While looking for new ways to learn Japanese and to figure out how to make it stick better in my mind, I came across this video by Bunsuke, where he says he’s never used Anki either to learn or to recall new Japanese vocabulary. That got my attention because I have probably the biggest defender of Anki right here, at home: my older son loves Anki and never gets tired of saying how it has done marvelous things for his Japanese learning along the latest 3 years, and how I’m wasting my time for not trying it, and sticking to it.

The thing is I don’t feel Anki is cut out for me or adequate to the way I usually learn new things, be them languages or not. Meanwhile, right at the beginning of the video I watched, Bunsuke mentioned something that I truly believe when it comes to learning something new:

"I'm completely okay with forgetting. I think forgetting is just part of the process of learning and so I don't really beat myself up over it if I forget a word or forget a kanji. If it's important, it'll come up again"

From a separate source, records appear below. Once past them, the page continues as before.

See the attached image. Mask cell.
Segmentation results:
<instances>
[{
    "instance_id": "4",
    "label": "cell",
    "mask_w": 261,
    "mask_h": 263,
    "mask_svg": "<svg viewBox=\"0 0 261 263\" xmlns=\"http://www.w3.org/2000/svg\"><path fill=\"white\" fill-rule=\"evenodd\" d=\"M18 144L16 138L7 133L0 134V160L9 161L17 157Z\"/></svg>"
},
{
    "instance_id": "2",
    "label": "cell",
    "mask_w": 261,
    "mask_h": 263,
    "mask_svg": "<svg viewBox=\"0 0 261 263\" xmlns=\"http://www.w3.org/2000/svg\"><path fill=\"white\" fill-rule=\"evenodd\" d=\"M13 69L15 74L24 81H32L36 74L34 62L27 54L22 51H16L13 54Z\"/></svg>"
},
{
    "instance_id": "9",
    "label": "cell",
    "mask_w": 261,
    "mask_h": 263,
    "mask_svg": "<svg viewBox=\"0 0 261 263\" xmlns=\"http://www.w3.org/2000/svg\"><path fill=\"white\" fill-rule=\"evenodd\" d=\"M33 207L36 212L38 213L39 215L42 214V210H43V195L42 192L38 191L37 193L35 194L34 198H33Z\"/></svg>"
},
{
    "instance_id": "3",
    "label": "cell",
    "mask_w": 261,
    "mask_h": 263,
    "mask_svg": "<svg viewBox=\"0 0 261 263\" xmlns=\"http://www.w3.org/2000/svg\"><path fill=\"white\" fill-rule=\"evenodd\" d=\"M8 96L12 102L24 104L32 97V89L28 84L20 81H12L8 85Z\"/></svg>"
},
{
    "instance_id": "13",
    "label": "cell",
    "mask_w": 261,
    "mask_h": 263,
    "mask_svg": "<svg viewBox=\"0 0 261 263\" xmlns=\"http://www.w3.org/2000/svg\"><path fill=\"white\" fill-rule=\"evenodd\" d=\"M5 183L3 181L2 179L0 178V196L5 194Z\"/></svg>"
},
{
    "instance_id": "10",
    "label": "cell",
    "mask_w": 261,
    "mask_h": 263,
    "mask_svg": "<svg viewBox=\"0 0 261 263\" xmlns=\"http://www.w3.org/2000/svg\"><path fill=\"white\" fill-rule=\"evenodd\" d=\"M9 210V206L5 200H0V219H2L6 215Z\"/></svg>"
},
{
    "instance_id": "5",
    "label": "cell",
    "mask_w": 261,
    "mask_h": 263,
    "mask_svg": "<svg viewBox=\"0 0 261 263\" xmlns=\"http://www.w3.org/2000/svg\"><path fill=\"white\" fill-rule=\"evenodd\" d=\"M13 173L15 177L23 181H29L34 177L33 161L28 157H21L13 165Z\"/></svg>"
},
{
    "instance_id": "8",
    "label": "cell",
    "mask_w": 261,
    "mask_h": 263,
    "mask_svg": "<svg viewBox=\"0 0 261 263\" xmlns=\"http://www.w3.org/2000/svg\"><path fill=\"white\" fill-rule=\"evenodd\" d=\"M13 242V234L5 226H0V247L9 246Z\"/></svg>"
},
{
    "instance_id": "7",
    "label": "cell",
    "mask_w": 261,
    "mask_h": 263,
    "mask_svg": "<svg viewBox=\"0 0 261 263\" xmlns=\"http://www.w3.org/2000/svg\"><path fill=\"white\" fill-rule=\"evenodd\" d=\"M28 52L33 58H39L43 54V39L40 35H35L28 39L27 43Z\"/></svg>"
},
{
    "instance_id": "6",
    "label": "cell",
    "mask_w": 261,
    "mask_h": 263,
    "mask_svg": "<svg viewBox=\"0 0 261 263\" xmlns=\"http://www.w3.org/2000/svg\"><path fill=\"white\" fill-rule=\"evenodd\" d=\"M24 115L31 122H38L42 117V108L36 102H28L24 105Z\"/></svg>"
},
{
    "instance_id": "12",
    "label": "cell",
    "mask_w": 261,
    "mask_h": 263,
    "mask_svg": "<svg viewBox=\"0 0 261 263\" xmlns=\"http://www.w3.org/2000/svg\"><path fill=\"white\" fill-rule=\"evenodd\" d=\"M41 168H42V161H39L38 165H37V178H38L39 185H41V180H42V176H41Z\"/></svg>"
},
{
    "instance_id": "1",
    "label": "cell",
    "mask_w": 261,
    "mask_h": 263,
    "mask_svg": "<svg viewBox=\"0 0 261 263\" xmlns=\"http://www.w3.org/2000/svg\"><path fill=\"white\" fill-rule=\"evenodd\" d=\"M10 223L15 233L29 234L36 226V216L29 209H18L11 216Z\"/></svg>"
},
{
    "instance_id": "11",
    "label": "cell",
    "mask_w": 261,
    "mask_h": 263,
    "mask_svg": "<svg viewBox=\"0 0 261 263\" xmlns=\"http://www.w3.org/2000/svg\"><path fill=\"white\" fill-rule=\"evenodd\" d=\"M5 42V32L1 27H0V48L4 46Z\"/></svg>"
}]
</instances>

His relaxed attitude towards forgetting, considering it a natural part of the learning process was really welcome and comforting to me. Bunsuke doesn’t worry about forgetting words or kanji, and this is because he believes important information will resurface through repeated exposure. As his video goes on, he says his learning involves basically two activities: reading and writing down unfamiliar words. Something else I found resonating was that, for him, reading is a form of spaced repetition in itself, rendering Anki not better than reading and recording unfamiliar words and kanji.

The thing is… we will all forget before we learn something. So if, and when it happens, it’s ok. What I do is to keep trying to expose myself to Japanese as much as I can as I try to learn. I’m totally conscious my exposure time is not as big as my son’s, but this is because he’s been dedicating to studying, and only studying, while I have my work duties and a lot of other matters going on. Still, I’m really committed to learning a little every day, even if it means only a couple of minutes (luckily, I’ve been able to do it longer). As for not using Anki, maybe I have an oldschool mindset, maybe not. The thing is, for me, reading and writing down anything I don’t yet know really helps with the learning. I feel that’s what I’ve been doing all my life.

I found out that Steve Kaufmann, a Canadian linguist who currently speaks 20 languages and is an authority in language learning, talks about forgetting languages on a recurring basis in some of his YouTube videos. He says he personally looks for language exposition through reading (and listening to) lots of content, and that this regular exposure to the language makes it quickly revive when needed — so knowing someone as renowned as him also believes important information will resurface through repeated exposure is also comforting to me.

My son doesn’t give Anki all his trust out of the blue. Anki has indeed been the tool that proved crucial for him to gain all the vocabulary, fluency and understanding he conquered in Japanese. This means there’s nothing wrong with using Anki. But his stance regarding Japanese resembles a duty, as he’s dreamed of studying and living in Japan for quite sometime now (and again, I love and admire him for his bravery in doing it this way). On the other hand, although I am learning Japanese for some reasons, I want to do it having fun along the way — meaning that the moment it starts to feel as a chore for me, it will be the moment I quit.

Forgetting words and phrases as part of my learning process has happened to me, and it has been fun. I’ve just got to take a leap of faith while learning, as I’m sure the commonplace between me, Bunsuke and Steve Kaufmann is embracing the idea that forgetting will help building some kind of knowledge reserve that can be retrieved and relearned later. I know it sounds most unbelievable to trust in vocabulary eventually sticking, but I’m sure it will. So that’s why, Anki apart, I believe no one should worry about forgetting along the path of learning.

“Japanese is very simple to speak compared with other languages. There are no articles, no ‘the,’ ‘a,’ or ‘an.’ No verb conjugations or infinitives…Yukimasu means I go, but equally you, he, she, it, we, they go, or will go, or even could have gone. Even plural and singular nouns are the same. Tsuma means wife, or wives. Very simple.”

“Well, how do you tell the difference between I go, yukimasu, and they went, yukimasu?”

“By inflection, Anjin-san, and tone. Listen: yukimasuyukimasu.”

“But these both sounded exactly the same.”

“Ah, Anjin-san, that’s because you’re thinking in your own language. To understand Japanese you have to think Japanese. Don’t forget our language is the language of the infinite. It’s all so simple, Anjin-san.”